ERDTMANN gegen GERMANY (Europäischer Gerichtshof für Menschenrechte) Individualbeschwerde Nr. 56328/10

Europäischer Gerichtshof für Menschenrechte
FÜNFTE SEKTION
ENTSCHEIDUNG
Individualbeschwerde Nr. 56328/10
E.
gegen Deutschland

Der Europäische Gerichtshof für Menschenrechte (Fünfte Sektion) hat in seiner Sitzung am 5. Januar 2016 als Kammer mit den Richterinnen und Richtern

Ganna Yudkivska, Präsidentin,
Angelika Nußberger,
André Potocki,
Faris Vehabović,
Síofra O’Leary,
Carlo Ranzoni,
Mārtiņš Mits,
und Claudia Westerdiek, Sektionskanzlerin,

im Hinblick auf die oben genannte Individualbeschwerde, die am 29. September 2010 erhoben wurde,

nach Beratung wie folgt entschieden:

SACHVERHALT

1. Der 19.. geborene Beschwerdeführer, E., ist deutscher Staatsangehöriger und in M. wohnhaft. Vor dem Gerichtshof wurde er von Herrn E., Rechtsanwalt in H., vertreten.
= = = = = = =
AUFGABE 1 - Wann wurde laut dem Quellenauszug zur Gerichtsentscheidung die Individualbeschwerde Nr. 56328/10 erhoben?
AUFGABE 2 - Schreiben Sie den Quellenauszug zur Gerichtsentscheidung im Anschluss an seinen letzten Satz weiter.

DATEN -
= = = = = = =
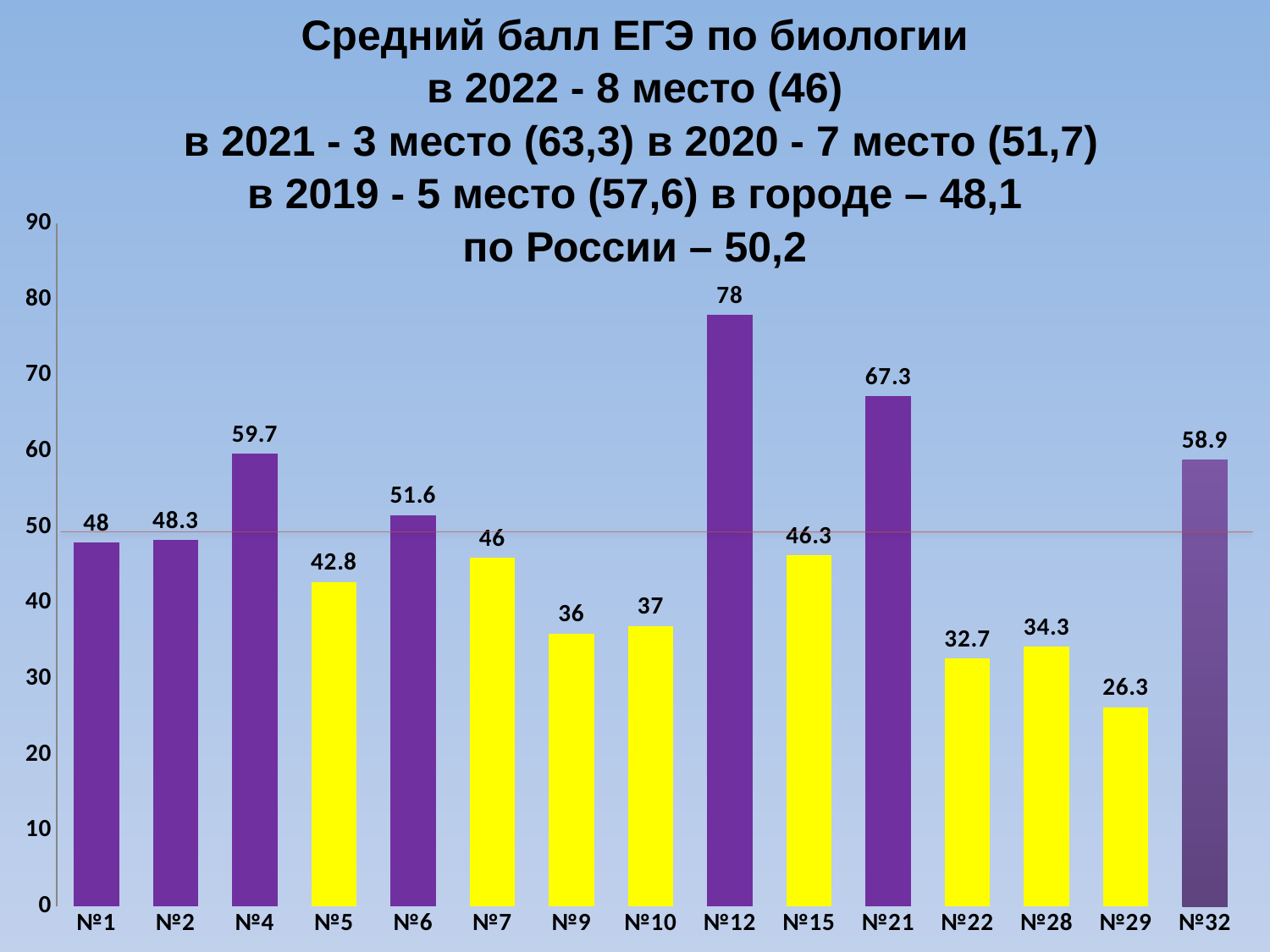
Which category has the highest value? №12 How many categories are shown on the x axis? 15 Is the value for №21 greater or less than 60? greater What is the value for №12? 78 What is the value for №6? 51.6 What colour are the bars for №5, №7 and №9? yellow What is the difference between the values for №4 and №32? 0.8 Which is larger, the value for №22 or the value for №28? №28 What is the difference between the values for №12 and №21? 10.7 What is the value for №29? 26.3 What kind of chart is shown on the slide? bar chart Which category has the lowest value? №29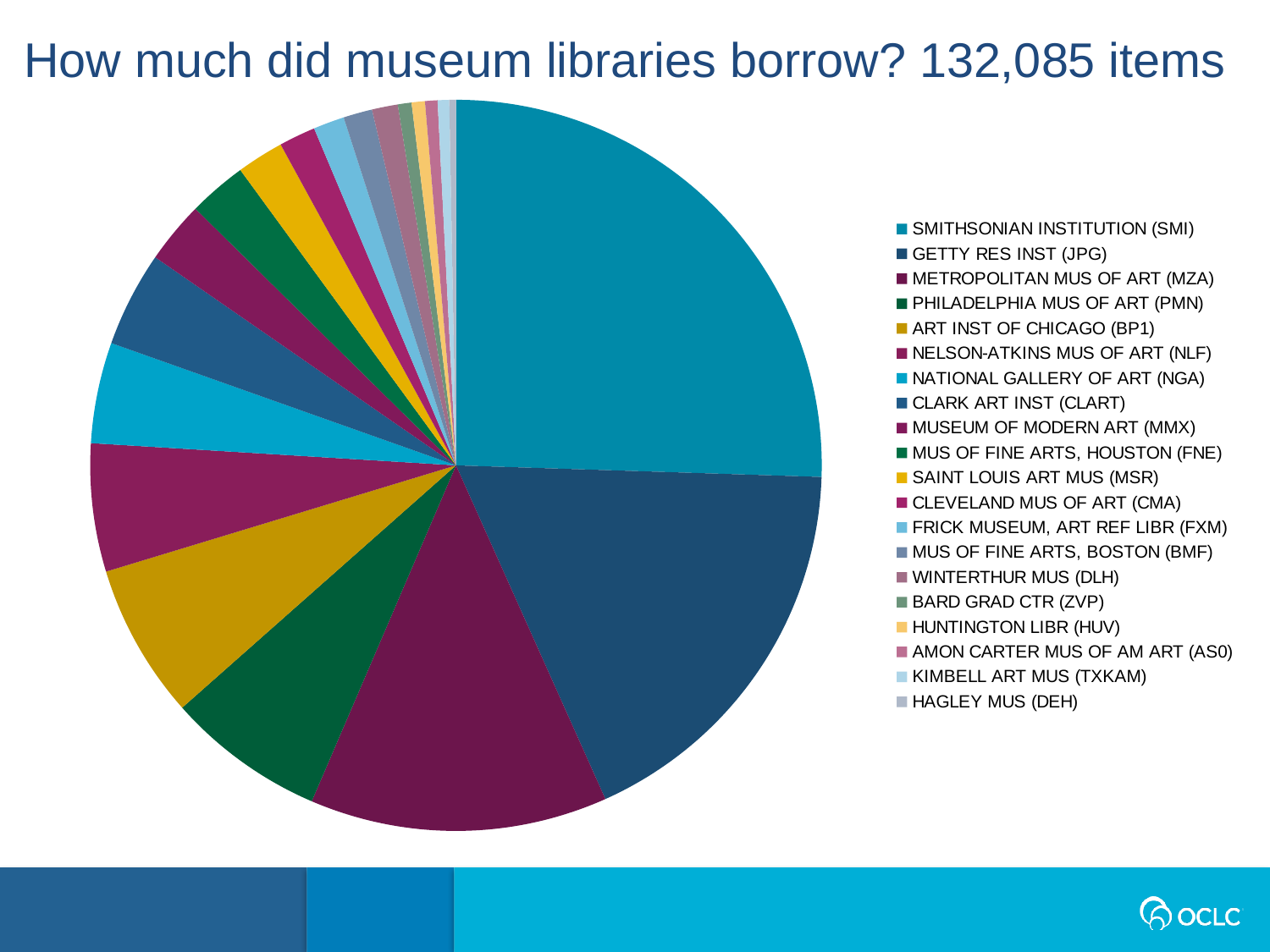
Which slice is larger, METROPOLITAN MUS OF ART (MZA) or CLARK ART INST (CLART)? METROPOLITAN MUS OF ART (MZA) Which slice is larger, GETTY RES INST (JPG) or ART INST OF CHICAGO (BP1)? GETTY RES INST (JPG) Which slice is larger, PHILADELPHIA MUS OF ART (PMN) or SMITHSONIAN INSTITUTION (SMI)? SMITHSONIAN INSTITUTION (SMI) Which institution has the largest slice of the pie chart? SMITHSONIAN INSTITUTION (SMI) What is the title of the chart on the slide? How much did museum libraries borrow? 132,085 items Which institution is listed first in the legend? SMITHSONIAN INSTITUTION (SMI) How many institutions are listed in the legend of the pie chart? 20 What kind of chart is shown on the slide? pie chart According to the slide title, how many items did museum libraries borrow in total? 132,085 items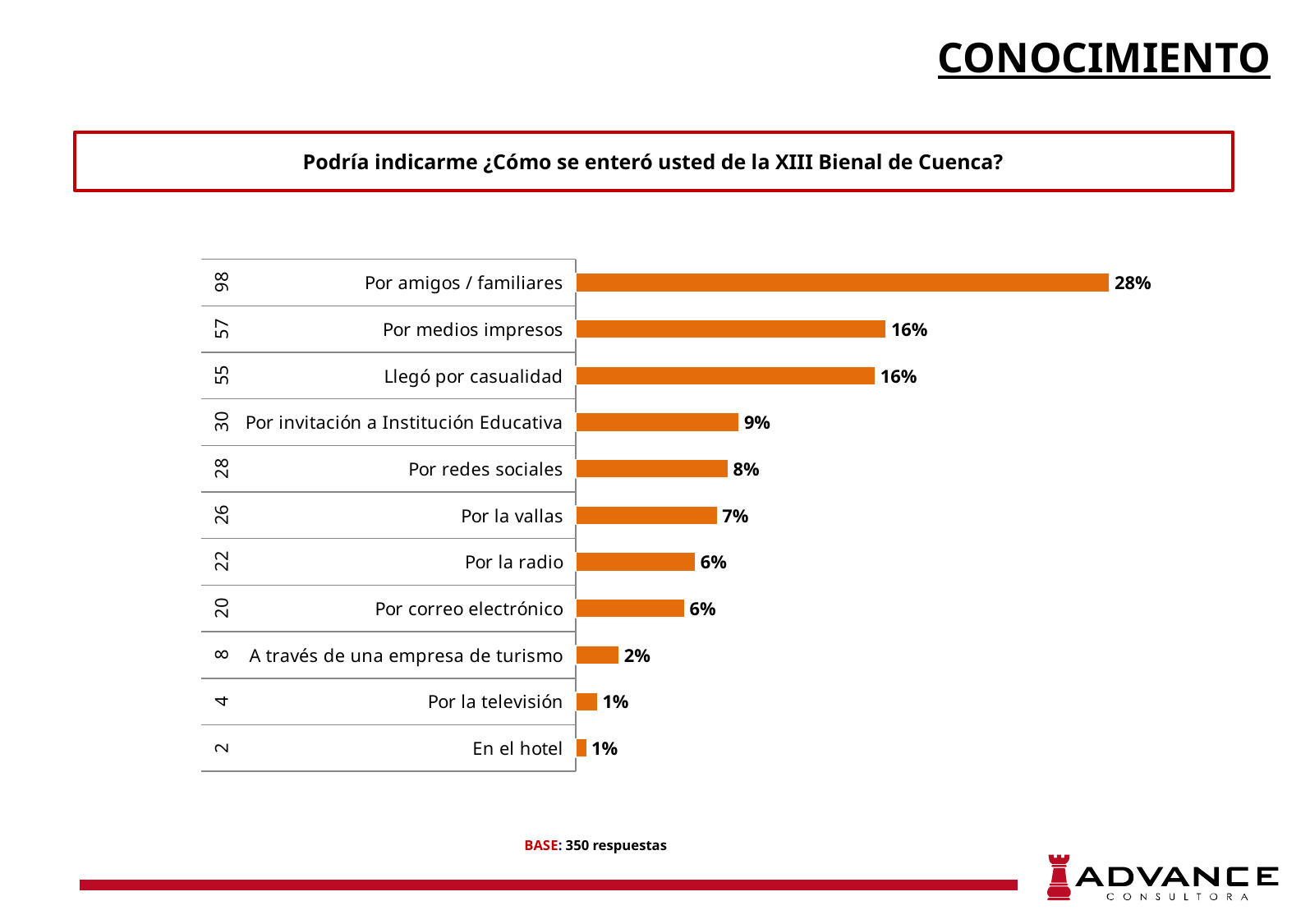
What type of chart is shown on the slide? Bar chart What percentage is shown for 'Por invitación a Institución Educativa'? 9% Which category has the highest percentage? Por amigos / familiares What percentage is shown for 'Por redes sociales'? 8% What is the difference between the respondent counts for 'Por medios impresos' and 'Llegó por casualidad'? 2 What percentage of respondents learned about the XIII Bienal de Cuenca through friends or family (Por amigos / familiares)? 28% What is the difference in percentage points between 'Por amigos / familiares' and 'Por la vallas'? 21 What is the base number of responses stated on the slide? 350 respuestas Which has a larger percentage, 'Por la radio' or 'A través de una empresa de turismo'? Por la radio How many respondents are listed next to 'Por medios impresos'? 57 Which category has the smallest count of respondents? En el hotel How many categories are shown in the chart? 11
= = = = = = =
SCHRIFTLICHE ANTWORT 1 - Am 29. September 2010.

SCHRIFTLICHE ANTWORT 2 -
A. Die Umstände der Rechtssache

2. Der Sachverhalt, wie er von dem Beschwerdeführer vorgebracht worden ist, lässt sich wie folgt zusammenfassen:

1. Der Hintergrund der Rechtssache

3. Der Beschwerdeführer ist Journalist. Nach den Terroranschlägen vom 11. September 2001 in New York untersuchte er die Wirksamkeit der Sicherheitskontrollen an vier deutschen Flughäfen (München, Frankfurt am Main, Düsseldorf und Berlin) und erstellte eine kurze Fernsehdokumentation über seine Recherchen und Erkenntnisse. Die Sendung wurde von einem privaten Fernsehsender in Deutschland ausgestrahlt und später bei Schulungen von Sicherheitspersonal als Lehrfilm eingesetzt.

4. Mit vorheriger Billigung des Fernsehsenders begab sich der Beschwerdeführer zu den verschiedenen Flughäfen, passierte die verschiedenen Sicherheitsschleusen, bestieg vier verschiedene Flugzeuge und flog von einer Stadt zur nächsten. Der Beschwerdeführer führte die ganze Zeit ein Butterflymesser mit sich. Er bewahrte das mit Band umwickelte Messer in einem Brillenetui auf, das sich auf seiner Kamera in seiner Kameratasche befand, die er als Handgepäck auf den Flügen mitnahm. Mit versteckter Kamera gemachte Aufnahmen, auf denen seine Sicherheitskontrollen zu sehen waren, wurden in der Fernsehdokumentation gezeigt.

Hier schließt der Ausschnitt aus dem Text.